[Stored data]
_ _ _ _ _
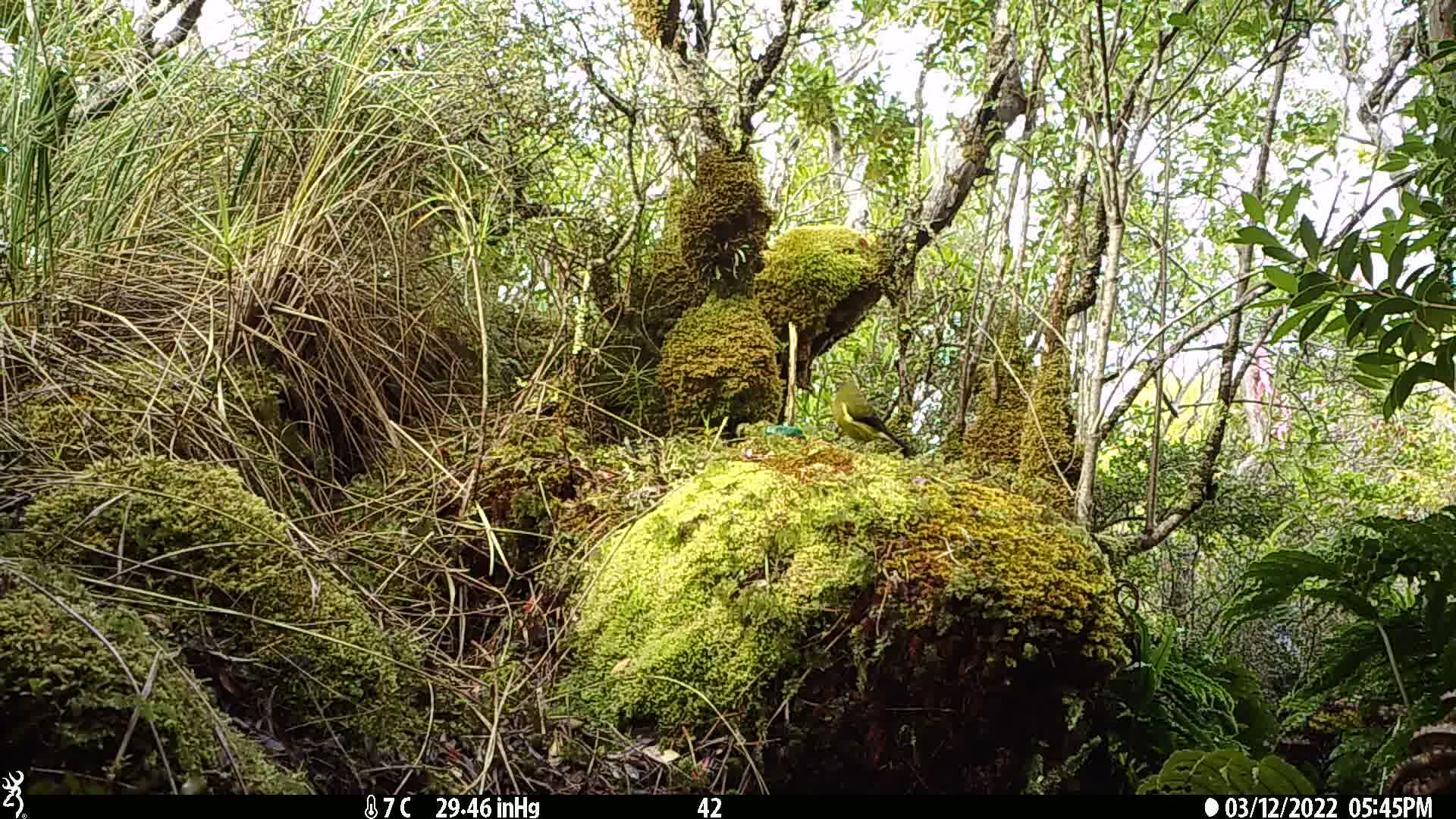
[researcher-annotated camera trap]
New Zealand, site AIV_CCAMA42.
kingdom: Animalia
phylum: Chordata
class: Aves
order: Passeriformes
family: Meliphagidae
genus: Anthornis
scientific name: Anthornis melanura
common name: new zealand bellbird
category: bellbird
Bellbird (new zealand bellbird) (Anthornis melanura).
_ _ _ _ _
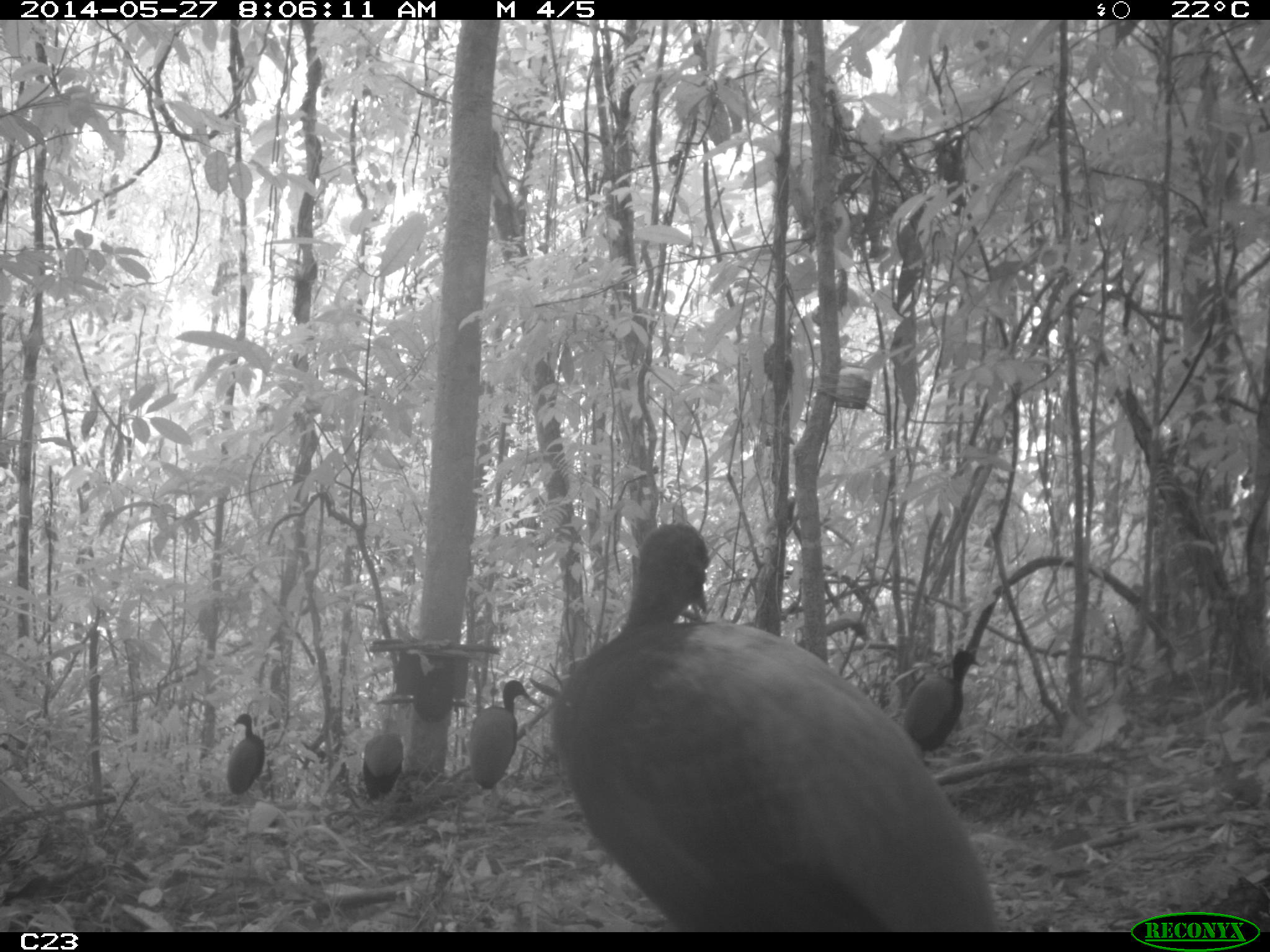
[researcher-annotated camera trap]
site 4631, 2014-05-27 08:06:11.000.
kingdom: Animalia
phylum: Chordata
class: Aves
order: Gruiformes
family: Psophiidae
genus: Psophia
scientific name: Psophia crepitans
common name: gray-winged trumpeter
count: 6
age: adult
_ _ _ _ _
TASK BRIEF => Find the word "site" in the records. Copy every line it appears in.

TASK OUTPUT =>
New Zealand, site AIV_CCAMA42.
site 4631, 2014-05-27 08:06:11.000.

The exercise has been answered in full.